Rani memperhatikan penampilanku secara detail. Mungkin dia heran dengan perubahanku. Entahlah, semenjak menikah dengan Mas Rama memang aku sudah tak begitu memperhatikan penampilan. Boro-boro memikirkan itu, ah, bodohnya aku selama ini.
Sungguh, miris.
"Sania mau es krim gak?" tawar Rani.
"Mau banget, tante."
"Mbok, tolong bawa Sania ke dapur, suruh dia memilih disana apa yang dia suka, aku mau ngobrol dengan Salma dulu ya," titah Salma kepada asistennya. Sepertinya dia memahami apa maksud kedatanganku.
"Iya, Bu, ayo sayang!" ajak asisten Rani sembari menuntun Sania ke belakang.
"Sepertinya ada sesuatu yang aku tak tahu," ujar Rani menyelidik.
Aku hanya menghembuskan nafasku pelan, sungguh sesak rasanya.
"Aku ingin kerja lagi, Ran, bagaimana kalau aku kerja denganmu saja," ujarku akhirnya.
Mata Rani membulat, mungkin heran dengan permintaanku yang secara tiba-tiba.
"Tunggu, ntar dulu, mantan manajer marketing, seorang ibu rumah tangga bahagia nan harmonis, datang meminta pekerjaan denganku. Bisa diceritakan apa yang terjadi denganmu?"
Begitulah Rani, dia memang begitu peka. Dulu dia adalah teman kantor yang paling care denganku. Memang aku biasa curhat dengannya, hingga akhirnya menikah dan kita punya kesibukan masing-masing sehingga jarang sekali berkomunikasi.
Aku menceritakan masalah rumah tanggaku dengan Rani. Begitu juga masalah dengan Ibu mertua dan juga Ipar. Rani hanya melongo heran ketika mendengar ceritaku. Wajar saja, karena dulu semua orang bilang bahwa kita adalah pasangan harmonis, mana menyangka kalau akhirnya rumah tanggaku pun sedang dalam masalah.
"Aku heran sama kamu, Sal, kok bisa bertahan sampe sejauh ini, jika Rama memperlakukan kamu seperti itu? " ujar Rani sambil geleng-geleng kepala.
"Aku masih memikirkan Sania, Ran, walaupun begitu mas Rama sangat menyayangi Sania. Entahlah, tapi sepertinya sekarang aku juga sudah lelah dengan pernikahan yang sudah tak sehat ini," ucapku lirih.

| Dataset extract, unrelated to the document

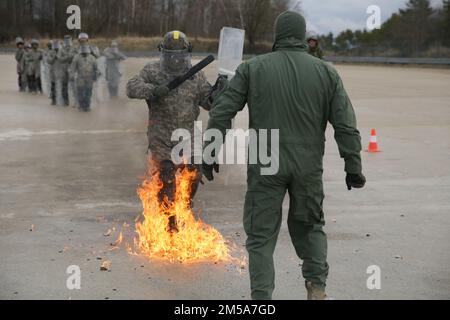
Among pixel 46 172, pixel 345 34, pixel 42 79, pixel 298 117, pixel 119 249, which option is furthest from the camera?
pixel 345 34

Sungguh, hanya itu yang kupikirkan. Semenjak kedatangan mertua dirumah, serta ipar yang juga terus mengganggu hidupku, pelan-pelan rasa ini sudah terkikis. Tergerus oleh sikap mereka dan juga mas Rama sendiri.
"Lalu kamu mau mengorbankan dirimu sendiri, sampai kapan? Kamu masih muda, Sal, dulu karirmu cemerlang. Aku yakin kamu pasti bisa tanpa Rama. Aku hanya tak mau kamu mati pelan-pelan ditangan mereka,"
Aku menyenggol Rani, dia hanya terkekeh geli. Ya kali mati pelan-pelan, aku juga masih bisa membela diriku sendiri.
"Aku punya cara sendiri untuk menghadapi mereka, Ran. Kamu tenang saja, setelah misiku tercapai aku akan mengusir semuanya dari rumahku. Termasuk berpisah dengan mas Rama."
Rani menepuk pundakku pelan, "Kamu pasti bisa, Sal, aku yakin selain pintar kamu juga kuat."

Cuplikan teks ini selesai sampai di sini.